Set of tasks:
• 1. In the database visualization article, rewrite the paragraph beginning "In an ERD, a table" as a short bulleted list that keeps its main facts.
• 2. According to the database visualization article, what shape represents a table in an ERD?
• 3. Retype the part of the database visualization article starting at "In an ERD, a" and ending at "ERDs (see references).".

Text shown:
Cover V13, i08
aug2004.tar

Schemaball: A New Spin on Database Visualization

Martin Krzywinski

Understanding relationships and patterns in complex database schemas is simplified when the data can be effectively visualized. Schema diagrams are particularly useful when numerous entities and relationships are involved. Conventions for drawing schemas, such as the entity-relationship diagram (ERD) and the general Universal Modeling Language (UML) framework, provide recipes to draw a wide range of entities and relationships (see references). Their visual vocabulary is highly controlled, to ensure consistency, and rich, to allow flexibility.

In an ERD, a table (entity) is represented by a rectangle, constraints (relationships) by rhombuses that link the table symbols, while cardinality of relationships is indicated by glyphs on the head and tail of the constraint lines. A large array of open source and commercial tools exist to generate ERDs (see references).

Data excerpts:
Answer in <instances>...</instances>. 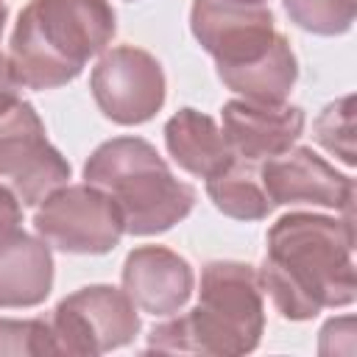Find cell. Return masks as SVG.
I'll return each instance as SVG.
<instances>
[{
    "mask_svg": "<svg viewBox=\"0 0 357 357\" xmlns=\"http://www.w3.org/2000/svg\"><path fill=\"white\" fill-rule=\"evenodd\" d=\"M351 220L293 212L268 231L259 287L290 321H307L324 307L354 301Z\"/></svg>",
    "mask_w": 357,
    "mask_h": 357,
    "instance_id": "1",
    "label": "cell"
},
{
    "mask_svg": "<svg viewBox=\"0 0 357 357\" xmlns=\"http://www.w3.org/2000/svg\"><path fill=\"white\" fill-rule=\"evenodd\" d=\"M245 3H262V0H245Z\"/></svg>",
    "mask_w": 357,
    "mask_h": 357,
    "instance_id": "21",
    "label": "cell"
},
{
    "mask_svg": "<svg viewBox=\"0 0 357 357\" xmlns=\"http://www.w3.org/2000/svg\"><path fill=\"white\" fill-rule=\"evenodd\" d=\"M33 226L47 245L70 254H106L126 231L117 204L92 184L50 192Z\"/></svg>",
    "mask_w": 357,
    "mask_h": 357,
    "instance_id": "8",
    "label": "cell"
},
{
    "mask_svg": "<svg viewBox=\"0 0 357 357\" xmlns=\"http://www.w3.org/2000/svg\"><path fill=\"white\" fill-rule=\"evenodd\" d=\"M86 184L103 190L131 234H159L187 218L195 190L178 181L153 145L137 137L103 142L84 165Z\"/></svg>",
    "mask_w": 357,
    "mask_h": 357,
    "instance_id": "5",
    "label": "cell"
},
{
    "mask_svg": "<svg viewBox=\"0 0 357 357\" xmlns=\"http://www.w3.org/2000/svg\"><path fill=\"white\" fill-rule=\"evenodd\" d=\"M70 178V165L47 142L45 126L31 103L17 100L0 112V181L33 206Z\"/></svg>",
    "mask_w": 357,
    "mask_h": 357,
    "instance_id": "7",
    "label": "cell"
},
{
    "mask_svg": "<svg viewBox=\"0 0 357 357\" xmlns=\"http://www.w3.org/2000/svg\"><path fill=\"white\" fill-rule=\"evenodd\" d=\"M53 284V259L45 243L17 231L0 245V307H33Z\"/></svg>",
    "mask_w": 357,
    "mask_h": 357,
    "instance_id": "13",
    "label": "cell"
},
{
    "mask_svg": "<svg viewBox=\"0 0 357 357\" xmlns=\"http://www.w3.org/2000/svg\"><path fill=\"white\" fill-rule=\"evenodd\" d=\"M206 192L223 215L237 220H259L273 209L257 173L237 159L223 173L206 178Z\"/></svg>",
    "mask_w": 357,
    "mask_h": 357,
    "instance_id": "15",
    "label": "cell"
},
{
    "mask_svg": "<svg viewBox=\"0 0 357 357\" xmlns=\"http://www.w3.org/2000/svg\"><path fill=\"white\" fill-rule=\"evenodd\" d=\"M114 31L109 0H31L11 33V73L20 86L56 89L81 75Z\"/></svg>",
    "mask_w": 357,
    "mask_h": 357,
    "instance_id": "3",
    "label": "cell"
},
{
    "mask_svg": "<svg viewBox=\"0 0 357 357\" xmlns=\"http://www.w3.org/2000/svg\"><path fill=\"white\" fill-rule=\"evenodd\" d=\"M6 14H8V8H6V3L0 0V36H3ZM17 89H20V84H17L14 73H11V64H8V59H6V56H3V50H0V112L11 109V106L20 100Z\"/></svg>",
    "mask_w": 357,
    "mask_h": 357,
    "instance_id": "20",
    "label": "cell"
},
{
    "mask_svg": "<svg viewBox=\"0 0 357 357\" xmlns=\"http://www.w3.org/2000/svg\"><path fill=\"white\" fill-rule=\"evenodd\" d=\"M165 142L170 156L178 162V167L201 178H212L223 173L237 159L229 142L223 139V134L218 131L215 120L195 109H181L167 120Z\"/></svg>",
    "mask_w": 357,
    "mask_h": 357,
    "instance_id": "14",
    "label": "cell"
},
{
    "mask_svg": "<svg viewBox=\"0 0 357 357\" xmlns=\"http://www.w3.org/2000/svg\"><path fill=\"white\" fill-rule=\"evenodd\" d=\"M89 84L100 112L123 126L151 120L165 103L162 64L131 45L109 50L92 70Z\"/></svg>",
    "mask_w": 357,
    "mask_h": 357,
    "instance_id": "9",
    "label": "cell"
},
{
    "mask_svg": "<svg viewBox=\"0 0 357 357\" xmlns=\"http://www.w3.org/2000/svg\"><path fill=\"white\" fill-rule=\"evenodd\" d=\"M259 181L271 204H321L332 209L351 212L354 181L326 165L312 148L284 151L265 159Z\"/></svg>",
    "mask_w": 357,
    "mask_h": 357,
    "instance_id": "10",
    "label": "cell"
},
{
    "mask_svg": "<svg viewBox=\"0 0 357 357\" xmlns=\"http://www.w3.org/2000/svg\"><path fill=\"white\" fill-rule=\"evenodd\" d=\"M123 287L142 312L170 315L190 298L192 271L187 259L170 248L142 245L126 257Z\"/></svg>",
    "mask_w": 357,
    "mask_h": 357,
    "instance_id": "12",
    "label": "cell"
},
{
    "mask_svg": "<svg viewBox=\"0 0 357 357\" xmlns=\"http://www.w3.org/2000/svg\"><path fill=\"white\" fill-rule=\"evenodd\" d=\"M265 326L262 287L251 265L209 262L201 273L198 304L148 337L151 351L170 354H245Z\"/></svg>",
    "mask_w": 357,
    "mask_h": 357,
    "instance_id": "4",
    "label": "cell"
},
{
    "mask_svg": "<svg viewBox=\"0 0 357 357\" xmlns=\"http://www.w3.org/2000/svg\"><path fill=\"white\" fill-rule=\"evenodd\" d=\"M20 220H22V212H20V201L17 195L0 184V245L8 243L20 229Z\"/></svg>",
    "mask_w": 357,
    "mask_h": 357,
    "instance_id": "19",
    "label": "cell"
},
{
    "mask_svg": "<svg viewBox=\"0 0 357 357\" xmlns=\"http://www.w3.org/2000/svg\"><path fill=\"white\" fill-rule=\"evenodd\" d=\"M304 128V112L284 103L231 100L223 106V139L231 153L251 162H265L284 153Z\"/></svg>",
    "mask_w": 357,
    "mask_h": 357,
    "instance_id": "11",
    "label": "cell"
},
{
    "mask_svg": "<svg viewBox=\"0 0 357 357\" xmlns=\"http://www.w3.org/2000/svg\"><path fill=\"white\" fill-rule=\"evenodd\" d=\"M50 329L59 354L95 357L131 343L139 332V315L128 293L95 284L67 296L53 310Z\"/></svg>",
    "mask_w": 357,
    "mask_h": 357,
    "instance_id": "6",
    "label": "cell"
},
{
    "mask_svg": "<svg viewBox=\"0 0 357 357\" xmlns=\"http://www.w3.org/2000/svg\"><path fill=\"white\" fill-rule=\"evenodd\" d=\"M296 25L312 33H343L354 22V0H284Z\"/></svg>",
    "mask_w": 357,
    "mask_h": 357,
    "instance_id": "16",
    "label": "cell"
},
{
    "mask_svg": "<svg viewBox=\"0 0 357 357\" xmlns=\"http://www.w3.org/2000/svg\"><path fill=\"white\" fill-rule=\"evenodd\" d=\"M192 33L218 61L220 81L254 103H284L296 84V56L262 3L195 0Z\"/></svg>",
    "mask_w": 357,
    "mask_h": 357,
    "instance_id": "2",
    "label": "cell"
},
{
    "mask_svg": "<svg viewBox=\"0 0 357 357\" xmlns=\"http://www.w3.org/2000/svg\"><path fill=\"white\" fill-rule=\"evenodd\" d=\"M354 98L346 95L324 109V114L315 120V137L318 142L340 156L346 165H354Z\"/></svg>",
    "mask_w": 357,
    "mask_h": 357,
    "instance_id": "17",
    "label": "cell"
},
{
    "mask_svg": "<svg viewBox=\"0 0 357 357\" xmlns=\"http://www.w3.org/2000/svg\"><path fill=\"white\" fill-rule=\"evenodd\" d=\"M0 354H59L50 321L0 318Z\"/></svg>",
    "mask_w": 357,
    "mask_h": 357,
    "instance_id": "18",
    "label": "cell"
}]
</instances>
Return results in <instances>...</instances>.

---

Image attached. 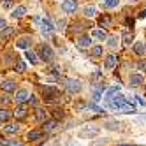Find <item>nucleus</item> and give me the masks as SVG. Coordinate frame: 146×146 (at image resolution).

Final answers:
• 1.
- A table (entity) is drawn as a rectangle.
- Constraints (relationships) are drawn as rhombuses linking the table symbols.
- The cardinality of relationships is shown by glyphs on the head and tail of the constraint lines.
- Many open source and commercial tools can generate ERDs.

• 2. A rectangle.

• 3.
In an ERD, a table (entity) is represented by a rectangle, constraints (relationships) by rhombuses that link the table symbols, while cardinality of relationships is indicated by glyphs on the head and tail of the constraint lines. A large array of open source and commercial tools exist to generate ERDs (see references).